Stuyvesant Square Park
9, Rutherford Pl, New York, NY 10003
Stuyvesant Square is the name of both a Manhattan borough park and its adjacent area. The park is located between Rutherford House, 15th Street, 17th Street and Nathan D. Perlman House (formerly Livingston Place). Second Avenue splits the park into two parts, east and west, and the original cast-iron fence encircles each half.
The neighborhood is roughly bounded to the south by 14th Street, the north by 18th or 19th Street, the east by First Avenue and the west by Third Avenue. It is part of board 6 of Manhattan Community.
Stuyvesant Square Park, like many other city parks, was thoroughly rehabilitated in a more utilitarian way during the 1930s, when Parks Commissioner Robert Moses’ landscape architect Gilmore D. Clarke updated the 19th-century plan with the inclusion of comfort stations, playgrounds and other designed facilities. The park reopened in 1937; in the 1980s the two 1884 fountains were restored, the cast iron fence was retained, and the original bluestone sidewalks were translated into two ellipses, with renovated lawns, shrubs and flower beds. A few old trees, English elm and Little-leaf linden, are thriving now. Some contributions to the park included Peter Stuyvesant (1941) by Gertrude Vanderbilt Whitney, and Antonín Dvořák (1963, relocated here in 1997) by Ivan Mestorvic.
The New York City Department of Parks and Recreation operates and maintains the park. The Stuyvesant Park Neighborhood Association works to preserve the historic beauty of the park on behalf of park patrons in the surrounding neighbourhoods.
Surrounding area
The Friends Meeting House and Seminary and St. George’s Episcopal Church are located directly around the square, in the eponymous neighborhood – once attended by J.P. Morgan-Rutherford Place both. On the eastern side is Beth Israel Medical Center – part of which was built on the site of the 1893 home of the Bohemian composer Antonín Dvořák at 327 East 17th Street, the Robert Mapplethorpe Residential Treatment Facility for AIDS patients. The former Stuyvesant High School building, now in educational use as the “Old Stuyvesant Campus,” is nearby, within the neighbourhood. The Stuyvesant Park Neighborhood Association serves residents “from East 14th Street north to East 23rd Street and from Stuyvesant Town west toward Irving Place and Gramercy Park.”

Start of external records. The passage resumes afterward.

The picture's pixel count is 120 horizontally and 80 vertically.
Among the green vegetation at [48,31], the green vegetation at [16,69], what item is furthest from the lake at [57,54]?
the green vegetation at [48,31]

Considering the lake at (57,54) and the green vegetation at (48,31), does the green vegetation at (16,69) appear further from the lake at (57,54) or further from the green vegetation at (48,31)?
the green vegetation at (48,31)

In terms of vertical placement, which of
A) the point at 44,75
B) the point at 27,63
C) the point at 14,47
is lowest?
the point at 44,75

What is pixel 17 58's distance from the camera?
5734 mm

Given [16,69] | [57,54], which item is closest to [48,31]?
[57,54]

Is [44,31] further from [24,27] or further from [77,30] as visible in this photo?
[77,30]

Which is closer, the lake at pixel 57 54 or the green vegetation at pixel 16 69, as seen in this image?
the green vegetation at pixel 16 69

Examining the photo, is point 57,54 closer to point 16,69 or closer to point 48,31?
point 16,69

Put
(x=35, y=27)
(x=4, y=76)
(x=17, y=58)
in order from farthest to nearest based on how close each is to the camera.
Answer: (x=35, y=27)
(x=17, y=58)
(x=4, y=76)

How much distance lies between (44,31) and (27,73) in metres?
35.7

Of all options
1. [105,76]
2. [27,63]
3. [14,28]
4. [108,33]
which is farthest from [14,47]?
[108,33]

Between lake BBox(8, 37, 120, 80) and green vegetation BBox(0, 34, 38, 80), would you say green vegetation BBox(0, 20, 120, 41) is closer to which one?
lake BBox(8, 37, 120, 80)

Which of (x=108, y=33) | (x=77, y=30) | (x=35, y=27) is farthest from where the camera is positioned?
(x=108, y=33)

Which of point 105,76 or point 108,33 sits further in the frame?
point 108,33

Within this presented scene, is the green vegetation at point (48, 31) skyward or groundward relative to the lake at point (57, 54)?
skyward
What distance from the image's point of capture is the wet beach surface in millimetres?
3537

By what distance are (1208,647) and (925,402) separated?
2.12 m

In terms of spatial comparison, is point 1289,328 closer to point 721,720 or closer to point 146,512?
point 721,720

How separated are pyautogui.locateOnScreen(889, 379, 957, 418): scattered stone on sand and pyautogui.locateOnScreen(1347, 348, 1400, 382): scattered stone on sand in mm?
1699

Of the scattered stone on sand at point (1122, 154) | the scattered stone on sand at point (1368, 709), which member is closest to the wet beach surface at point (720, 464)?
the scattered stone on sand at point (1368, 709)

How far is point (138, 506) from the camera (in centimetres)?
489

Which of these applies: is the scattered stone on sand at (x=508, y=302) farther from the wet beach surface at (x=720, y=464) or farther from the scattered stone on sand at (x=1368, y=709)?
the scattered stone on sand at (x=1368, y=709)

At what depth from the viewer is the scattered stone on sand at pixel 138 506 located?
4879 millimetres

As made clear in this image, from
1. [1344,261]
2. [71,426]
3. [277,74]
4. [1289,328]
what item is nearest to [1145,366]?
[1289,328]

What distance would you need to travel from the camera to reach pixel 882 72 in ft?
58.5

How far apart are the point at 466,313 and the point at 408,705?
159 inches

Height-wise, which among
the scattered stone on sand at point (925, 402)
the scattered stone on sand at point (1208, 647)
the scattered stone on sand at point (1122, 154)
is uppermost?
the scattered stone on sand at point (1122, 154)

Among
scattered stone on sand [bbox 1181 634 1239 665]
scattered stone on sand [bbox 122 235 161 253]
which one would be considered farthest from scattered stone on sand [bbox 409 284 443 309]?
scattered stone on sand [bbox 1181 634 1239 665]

In 1975, the square was named the Stuyvesant Square Historic District, and its immediate surroundings. The Friends Meeting House, St. George’s and Stuyvesant High School are all New York City landmarks, designated respectively in 1967, 1969, and 1997, as are the three Italian brick row houses with deep front yards and cast iron verandas at 326, 328, and 330 East 18th Street, built at Cornelia Stuyvesant Ten Broeck’s instigation in 1852–53.